**PROBLEM TO SOLVE**
In the inverter forum thread, what type of inverter does the owner say they have?

**PAGE TEXT**
━━━
I assume that there are a capacitor(s) (or maybe inductors) that are supposed to smooth this out, so that the battery does not have to deliver 2x current and deliver it at 60hz.

Am I right? Is my inverter broken? Ampinvt support is telling me this is normal, but I find this hard to believe.


I would very much like to be in this situation. Can someone tell me what to look for and potentially fix?

I am reasonably handy with circuits having designed my own BMS (the cells send their volts and temps via bluetooth no less). However, for the most part that is all digital. I'm saying I can buy, remove, and solder in parts, if I knew what to look for.

Any advice is greatly appreciated.

I don't know your inverter, is it a low-frequency beast or a high-frequency "transformerless" design? Without knowing what the current was doing before you noticed the readings jumping around it's difficult to tell if it's normal.

I'd pop the lid off and look for any "burst" or bloated capacitors.
 
I don't know your inverter, is it a low-frequency beast or a high-frequency "transformerless" design? Without knowing what the current was doing before you noticed the readings jumping around it's difficult to tell if it's normal.
It is a low frequency beast. It has a nice big round transformer. It is a heavy unit.
I'd pop the lid off and look for any "burst" or bloated capacitors.
I am going to do that but am hoping to get some "architecture" description help. I mean something that describes what I'll find at the input side and output side and what, if any, these input capacitors will be like.
━━━
**RECORD EXCERPTS**
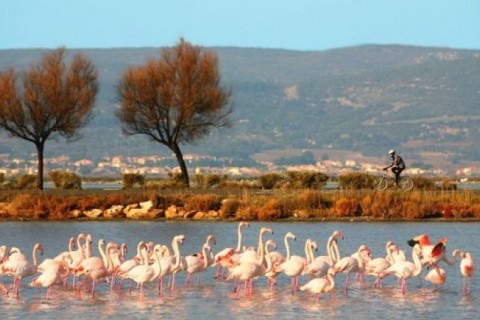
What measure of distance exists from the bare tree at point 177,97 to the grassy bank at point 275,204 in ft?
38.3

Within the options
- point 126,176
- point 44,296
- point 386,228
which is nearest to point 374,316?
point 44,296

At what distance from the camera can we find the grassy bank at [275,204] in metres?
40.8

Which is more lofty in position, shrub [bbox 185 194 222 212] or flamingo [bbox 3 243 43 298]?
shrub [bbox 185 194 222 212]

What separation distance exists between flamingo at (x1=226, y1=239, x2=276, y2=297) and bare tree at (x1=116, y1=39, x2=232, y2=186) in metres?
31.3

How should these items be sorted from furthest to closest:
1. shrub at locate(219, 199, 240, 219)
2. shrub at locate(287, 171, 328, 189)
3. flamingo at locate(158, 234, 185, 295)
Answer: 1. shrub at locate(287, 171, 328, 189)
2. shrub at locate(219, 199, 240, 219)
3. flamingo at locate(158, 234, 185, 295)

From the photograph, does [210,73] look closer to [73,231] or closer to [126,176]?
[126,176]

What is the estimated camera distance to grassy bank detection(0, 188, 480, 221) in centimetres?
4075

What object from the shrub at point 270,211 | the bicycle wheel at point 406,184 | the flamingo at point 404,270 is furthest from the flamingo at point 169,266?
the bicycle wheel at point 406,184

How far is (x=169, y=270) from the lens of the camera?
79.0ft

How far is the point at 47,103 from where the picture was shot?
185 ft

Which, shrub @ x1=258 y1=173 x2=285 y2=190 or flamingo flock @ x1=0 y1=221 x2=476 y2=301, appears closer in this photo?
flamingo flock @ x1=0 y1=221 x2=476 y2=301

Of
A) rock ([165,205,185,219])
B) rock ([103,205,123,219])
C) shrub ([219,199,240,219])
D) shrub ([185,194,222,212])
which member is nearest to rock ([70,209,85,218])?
━━━
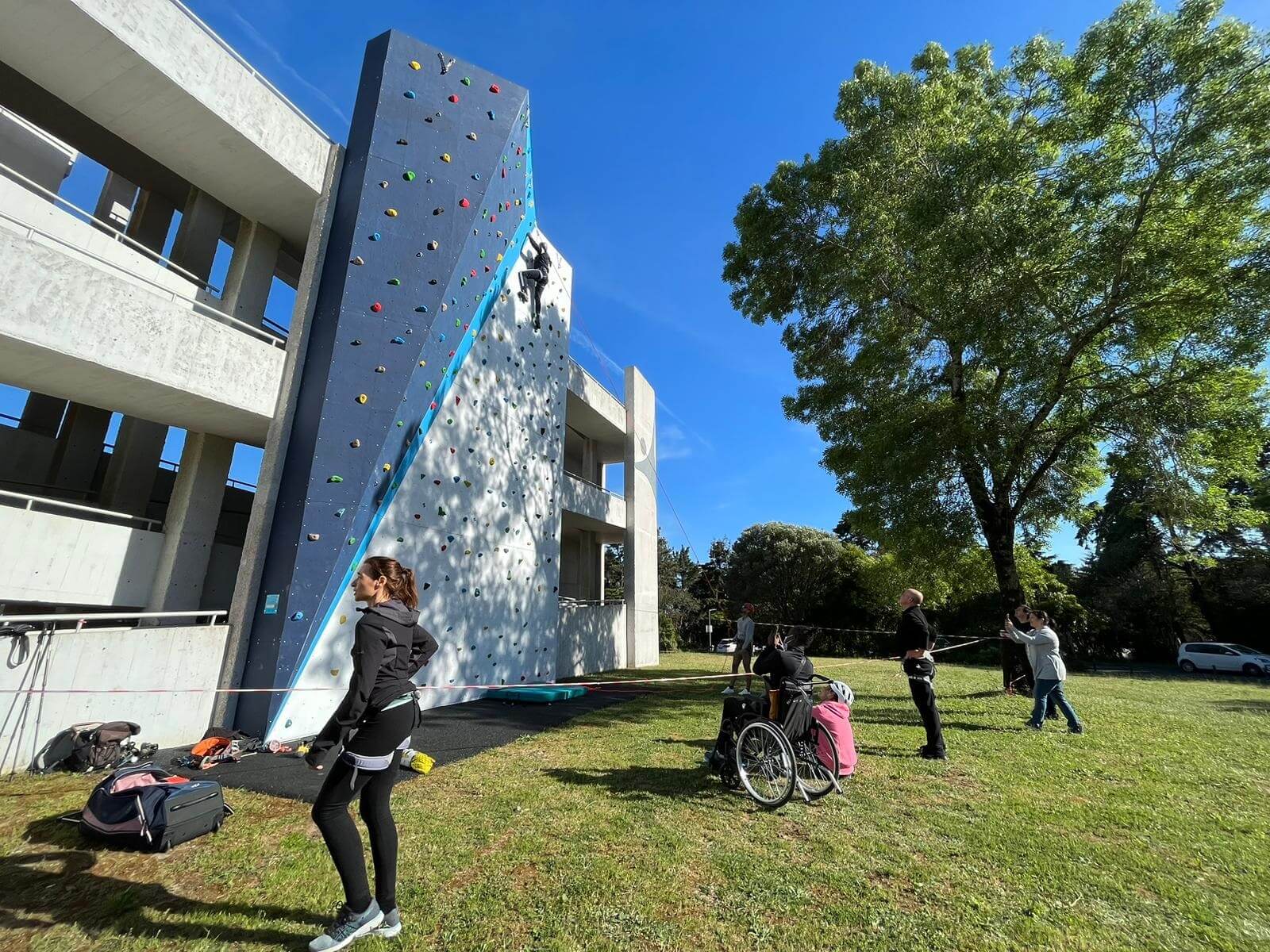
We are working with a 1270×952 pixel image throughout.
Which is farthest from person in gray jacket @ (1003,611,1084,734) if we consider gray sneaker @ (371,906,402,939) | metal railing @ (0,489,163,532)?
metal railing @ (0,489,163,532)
━━━
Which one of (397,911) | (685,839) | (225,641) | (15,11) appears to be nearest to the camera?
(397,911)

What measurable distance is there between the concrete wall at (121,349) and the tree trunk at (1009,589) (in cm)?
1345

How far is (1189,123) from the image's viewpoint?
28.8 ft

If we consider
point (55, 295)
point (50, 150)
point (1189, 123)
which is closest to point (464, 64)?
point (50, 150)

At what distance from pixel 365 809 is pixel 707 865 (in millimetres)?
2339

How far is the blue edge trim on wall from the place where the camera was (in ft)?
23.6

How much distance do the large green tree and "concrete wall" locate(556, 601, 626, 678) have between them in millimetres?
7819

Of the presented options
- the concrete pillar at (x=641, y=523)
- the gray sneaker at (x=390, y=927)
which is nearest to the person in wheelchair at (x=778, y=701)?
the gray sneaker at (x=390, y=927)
━━━
**SOLVED EXERCISE**
A low-frequency inverter, a heavy unit with a big round transformer.